Arguments (hyperlinked arguments are the same as described above):
attributelist
colorlist
labellist
linewidth
The width of the line as a floating point value
position
range
scale
showlabels
size
valuelist
ybase

Example:

    linechart: colorlist="up:blue,down:red" attributelist="Values"

lingrad
This chart type displays a linear gradient on the node.
Arguments:
start
The starting coordinate for the gradient as an X,Y pair.
stop
The ending coordinate for the gradient as an X,Y pair.
stoplist
The list of colors and proportional distances of the form r,g,b,a,s where r,g, and b are the red, green, and blue values in the range [0,255]; a is the alpha or opacity, also in the range [0,255] where 255 is completely opaque; and s is the stop value from the range [0.0,1.0] where 0.0 is the beginning of the gradient and 1.0 is the end of the gradient.

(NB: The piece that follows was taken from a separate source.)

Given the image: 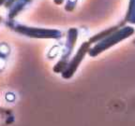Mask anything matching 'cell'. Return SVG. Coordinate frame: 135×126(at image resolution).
<instances>
[{"instance_id":"4","label":"cell","mask_w":135,"mask_h":126,"mask_svg":"<svg viewBox=\"0 0 135 126\" xmlns=\"http://www.w3.org/2000/svg\"><path fill=\"white\" fill-rule=\"evenodd\" d=\"M90 48H91V44L89 41H85L84 43H82V45L79 47L76 54L69 62L66 69L61 73L62 78H65V80H69V78L73 77V75L76 73V71L78 69V67L80 66L81 63H82V61L84 59L85 55L88 53Z\"/></svg>"},{"instance_id":"1","label":"cell","mask_w":135,"mask_h":126,"mask_svg":"<svg viewBox=\"0 0 135 126\" xmlns=\"http://www.w3.org/2000/svg\"><path fill=\"white\" fill-rule=\"evenodd\" d=\"M134 33V27H132L131 25H123L122 27L118 28L107 38L101 39L100 41L97 42L93 47H91L88 51V55L90 57L98 56V55L101 54L103 51L122 42L123 40L131 38Z\"/></svg>"},{"instance_id":"8","label":"cell","mask_w":135,"mask_h":126,"mask_svg":"<svg viewBox=\"0 0 135 126\" xmlns=\"http://www.w3.org/2000/svg\"><path fill=\"white\" fill-rule=\"evenodd\" d=\"M6 1V0H0V7L2 6L3 4H4V2Z\"/></svg>"},{"instance_id":"2","label":"cell","mask_w":135,"mask_h":126,"mask_svg":"<svg viewBox=\"0 0 135 126\" xmlns=\"http://www.w3.org/2000/svg\"><path fill=\"white\" fill-rule=\"evenodd\" d=\"M78 29L77 28H70L68 31L67 40H66L65 47L62 50L61 58L56 65L54 66V72L55 73H62L66 69L68 64L70 61V56L73 52L74 47L76 45V42L78 39Z\"/></svg>"},{"instance_id":"6","label":"cell","mask_w":135,"mask_h":126,"mask_svg":"<svg viewBox=\"0 0 135 126\" xmlns=\"http://www.w3.org/2000/svg\"><path fill=\"white\" fill-rule=\"evenodd\" d=\"M125 22L131 24H135V0H129Z\"/></svg>"},{"instance_id":"5","label":"cell","mask_w":135,"mask_h":126,"mask_svg":"<svg viewBox=\"0 0 135 126\" xmlns=\"http://www.w3.org/2000/svg\"><path fill=\"white\" fill-rule=\"evenodd\" d=\"M123 24H120V23H118L117 25H114V26H112V27L108 28V29L106 30H102L101 32H99V33L96 34V35H94L93 36H91L90 38L88 39V41L90 42V44H96L97 42L100 41L101 39H103V38H107L108 36H110L112 33H114L115 30H117L118 28L122 27Z\"/></svg>"},{"instance_id":"9","label":"cell","mask_w":135,"mask_h":126,"mask_svg":"<svg viewBox=\"0 0 135 126\" xmlns=\"http://www.w3.org/2000/svg\"><path fill=\"white\" fill-rule=\"evenodd\" d=\"M0 21H1V19H0Z\"/></svg>"},{"instance_id":"7","label":"cell","mask_w":135,"mask_h":126,"mask_svg":"<svg viewBox=\"0 0 135 126\" xmlns=\"http://www.w3.org/2000/svg\"><path fill=\"white\" fill-rule=\"evenodd\" d=\"M78 0H67V4L65 6V9L67 11H72L75 8Z\"/></svg>"},{"instance_id":"3","label":"cell","mask_w":135,"mask_h":126,"mask_svg":"<svg viewBox=\"0 0 135 126\" xmlns=\"http://www.w3.org/2000/svg\"><path fill=\"white\" fill-rule=\"evenodd\" d=\"M13 31L21 34L23 36L31 38H48L58 39L62 36L61 31L57 29H46V28L33 27L22 24H15L12 27Z\"/></svg>"}]
</instances>
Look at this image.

Multiple stops are separated by verticle bars: |.

Example: to specify a gradient that starts red and goes through white to blue:

    lingrad: start="0,0" end="1,0" stoplist="255,0,0,255,0.0|255,255,255,255,0.5|0,0,255,255,1.0"
This produces the "Linear Gradient" node from Figure 1.

piechart
This chart type displays the values passed as arguments as a pie chart on the node.
Arguments (hyperlinked arguments are the same as described above):
arcstart
The angle in degrees to start the pie. 0° points east, 90° points south, etc.
attributelist
colorlist
labellist
labelsize
The integer font size of the label
minimumslice
The minimum size of a slice to be considered. All slices smaller than this are grouped together in a single "other" slice
position
range
scale
showlabels
size
valuelist
ybase

Examples:

    piechart: attributelist="Values" colorlist="contrasting" labellist="First,Second,Third,Fourth,Fifth"
    piechart: attributelist="a,b,c,d" colorlist="red,green,blue,yellow"
The top example uses a List column: "Values" from the node table and specifically assigns labels (see "Pie Chart" in Figure 1) and the second example uses multiple columns and assigns a specific color to each column (see "Pie Chart 2" in Figure 1).

radgrad
This chart type displays a radial gradient on the node
Arguments (hyperlinked arguments are the same as described above):
center
The center for the gradient as an X,Y pair.
radius
The radius of the gradient as a proportion of the node radius
stoplist

Example: a radial gradient that goes from blue to white to red starting in the middle of the node and covering the entire node:

    radgrad: center="0.5,0.5" radius="1.0" stoplist="0,0,255,255,0.0|255,255,255,255,0.5|255,0,0,255,1.0"
This produces the "Radial Gradient" node from Figure 1.

stripechart
This simple chart type displays the values passed as arguments as a series of stripes on the node.
Arguments (hyperlinked arguments are the same as described above):
colorlist

Example: a simple stripe with the colors red, white, and blue middle of the node and covering the entire node:

    stripechart: colorlist="red,white,blue"
This produces the "Stripe Chart" node from Figure 1.